● **Set problem**
Copy every one of the records below word for word, with each line left unchanged.

+ + + + + + +

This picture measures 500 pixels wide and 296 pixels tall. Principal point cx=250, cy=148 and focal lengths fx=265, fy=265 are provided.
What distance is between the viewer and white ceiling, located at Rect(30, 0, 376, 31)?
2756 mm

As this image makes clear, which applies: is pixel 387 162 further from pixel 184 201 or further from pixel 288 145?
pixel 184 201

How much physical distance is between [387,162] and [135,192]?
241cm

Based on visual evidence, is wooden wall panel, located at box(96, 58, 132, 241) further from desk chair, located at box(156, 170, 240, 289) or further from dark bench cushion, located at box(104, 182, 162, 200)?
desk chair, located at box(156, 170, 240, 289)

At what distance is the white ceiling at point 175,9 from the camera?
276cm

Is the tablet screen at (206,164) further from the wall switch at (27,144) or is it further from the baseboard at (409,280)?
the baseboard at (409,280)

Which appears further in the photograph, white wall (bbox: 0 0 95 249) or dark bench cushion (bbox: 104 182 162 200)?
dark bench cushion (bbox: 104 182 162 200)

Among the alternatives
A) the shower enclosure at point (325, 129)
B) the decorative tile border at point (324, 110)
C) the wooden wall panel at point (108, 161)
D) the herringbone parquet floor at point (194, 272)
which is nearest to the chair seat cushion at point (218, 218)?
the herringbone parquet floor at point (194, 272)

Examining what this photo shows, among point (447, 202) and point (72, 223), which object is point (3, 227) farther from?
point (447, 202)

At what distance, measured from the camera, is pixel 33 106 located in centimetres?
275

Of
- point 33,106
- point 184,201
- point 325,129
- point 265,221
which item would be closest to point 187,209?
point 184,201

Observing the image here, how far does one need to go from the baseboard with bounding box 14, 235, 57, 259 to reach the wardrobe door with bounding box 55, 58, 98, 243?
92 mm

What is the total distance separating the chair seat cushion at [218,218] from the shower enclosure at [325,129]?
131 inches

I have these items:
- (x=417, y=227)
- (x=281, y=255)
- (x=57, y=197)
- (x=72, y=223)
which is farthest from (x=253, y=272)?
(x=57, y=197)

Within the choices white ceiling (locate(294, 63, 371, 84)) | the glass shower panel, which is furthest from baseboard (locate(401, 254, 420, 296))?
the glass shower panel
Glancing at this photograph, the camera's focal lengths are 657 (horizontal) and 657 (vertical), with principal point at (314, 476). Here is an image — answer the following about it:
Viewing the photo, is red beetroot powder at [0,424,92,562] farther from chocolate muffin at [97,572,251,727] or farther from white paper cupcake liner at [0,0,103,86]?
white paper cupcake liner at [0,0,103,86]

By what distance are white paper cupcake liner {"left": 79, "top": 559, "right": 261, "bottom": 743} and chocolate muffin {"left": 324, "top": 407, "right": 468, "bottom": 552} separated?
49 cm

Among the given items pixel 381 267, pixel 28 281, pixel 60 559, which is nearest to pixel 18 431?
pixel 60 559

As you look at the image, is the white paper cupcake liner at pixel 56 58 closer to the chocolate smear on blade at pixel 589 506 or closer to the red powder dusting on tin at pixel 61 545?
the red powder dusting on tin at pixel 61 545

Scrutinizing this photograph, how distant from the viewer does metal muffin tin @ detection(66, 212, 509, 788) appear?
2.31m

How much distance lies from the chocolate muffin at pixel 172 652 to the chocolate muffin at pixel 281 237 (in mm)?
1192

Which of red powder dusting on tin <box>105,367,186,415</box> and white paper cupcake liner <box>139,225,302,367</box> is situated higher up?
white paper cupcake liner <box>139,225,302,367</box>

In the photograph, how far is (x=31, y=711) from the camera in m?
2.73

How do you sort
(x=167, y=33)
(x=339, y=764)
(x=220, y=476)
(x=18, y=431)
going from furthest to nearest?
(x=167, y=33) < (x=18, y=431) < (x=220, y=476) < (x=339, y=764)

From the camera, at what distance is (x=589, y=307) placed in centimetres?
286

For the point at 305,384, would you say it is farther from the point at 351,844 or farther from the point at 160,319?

+ + + + + + +

● **Exercise answer**
This picture measures 500 pixels wide and 296 pixels tall. Principal point cx=250, cy=148 and focal lengths fx=265, fy=265 are provided.
What distance is between the viewer and white ceiling, located at Rect(30, 0, 376, 31)?
2756 mm

As this image makes clear, which applies: is pixel 387 162 further from pixel 184 201 or further from pixel 288 145?
pixel 184 201

How much physical distance is between [387,162] and [135,192]?
241cm

Based on visual evidence, is wooden wall panel, located at box(96, 58, 132, 241) further from desk chair, located at box(156, 170, 240, 289) or further from dark bench cushion, located at box(104, 182, 162, 200)?
desk chair, located at box(156, 170, 240, 289)

At what distance is the white ceiling at point 175,9 from the camera?
276cm

Is the tablet screen at (206,164) further from the wall switch at (27,144) or is it further from the baseboard at (409,280)?
the baseboard at (409,280)

Which appears further in the photograph, white wall (bbox: 0 0 95 249) or dark bench cushion (bbox: 104 182 162 200)?
dark bench cushion (bbox: 104 182 162 200)

Among the alternatives
A) the shower enclosure at point (325, 129)
B) the decorative tile border at point (324, 110)
C) the wooden wall panel at point (108, 161)
D) the herringbone parquet floor at point (194, 272)
which is nearest to the chair seat cushion at point (218, 218)?
the herringbone parquet floor at point (194, 272)

Examining what this photo shows, among point (447, 202) and point (72, 223), which object is point (3, 227) farther from?
point (447, 202)

At what distance, measured from the camera, is pixel 33 106 located in centimetres?
275

Of
- point 33,106
- point 184,201
- point 325,129
- point 265,221
which item would be closest to point 187,209?
point 184,201

Observing the image here, how far does one need to go from the baseboard with bounding box 14, 235, 57, 259 to reach the wardrobe door with bounding box 55, 58, 98, 243?
92 mm

What is the total distance separating the chair seat cushion at [218,218] from the shower enclosure at [325,129]?
131 inches

I have these items:
- (x=417, y=227)
- (x=281, y=255)
- (x=57, y=197)
- (x=72, y=223)
which is farthest from (x=253, y=272)?
(x=57, y=197)

Within the choices white ceiling (locate(294, 63, 371, 84)) | the glass shower panel, which is furthest from baseboard (locate(401, 254, 420, 296))?
the glass shower panel
Glancing at this photograph, the camera's focal lengths are 657 (horizontal) and 657 (vertical), with principal point at (314, 476). Here is an image — answer the following about it:
Viewing the photo, is red beetroot powder at [0,424,92,562] farther from chocolate muffin at [97,572,251,727] or farther from white paper cupcake liner at [0,0,103,86]?
white paper cupcake liner at [0,0,103,86]

By what distance are white paper cupcake liner {"left": 79, "top": 559, "right": 261, "bottom": 743} and chocolate muffin {"left": 324, "top": 407, "right": 468, "bottom": 552} separated?
49 cm

Among the given items pixel 381 267, pixel 28 281, pixel 60 559, which is nearest to pixel 18 431?
pixel 60 559

As you look at the image, is the white paper cupcake liner at pixel 56 58 closer to the chocolate smear on blade at pixel 589 506 or closer to the red powder dusting on tin at pixel 61 545?
the red powder dusting on tin at pixel 61 545

Scrutinizing this photograph, how distant from the viewer does metal muffin tin @ detection(66, 212, 509, 788) appear?
2.31m

How much distance lies from the chocolate muffin at pixel 172 652 to the chocolate muffin at pixel 281 237 (in mm)?
1192

Which of red powder dusting on tin <box>105,367,186,415</box> and white paper cupcake liner <box>139,225,302,367</box> is situated higher up?
white paper cupcake liner <box>139,225,302,367</box>

In the photograph, how far is (x=31, y=711) from the camera in m?
2.73

How do you sort
(x=167, y=33)
(x=339, y=764)
(x=220, y=476)
(x=18, y=431)
going from furthest to nearest?
(x=167, y=33) < (x=18, y=431) < (x=220, y=476) < (x=339, y=764)

From the camera, at what distance is (x=589, y=307) placed in centimetres?
286

For the point at 305,384, would you say it is farther from the point at 351,844 or farther from the point at 160,319?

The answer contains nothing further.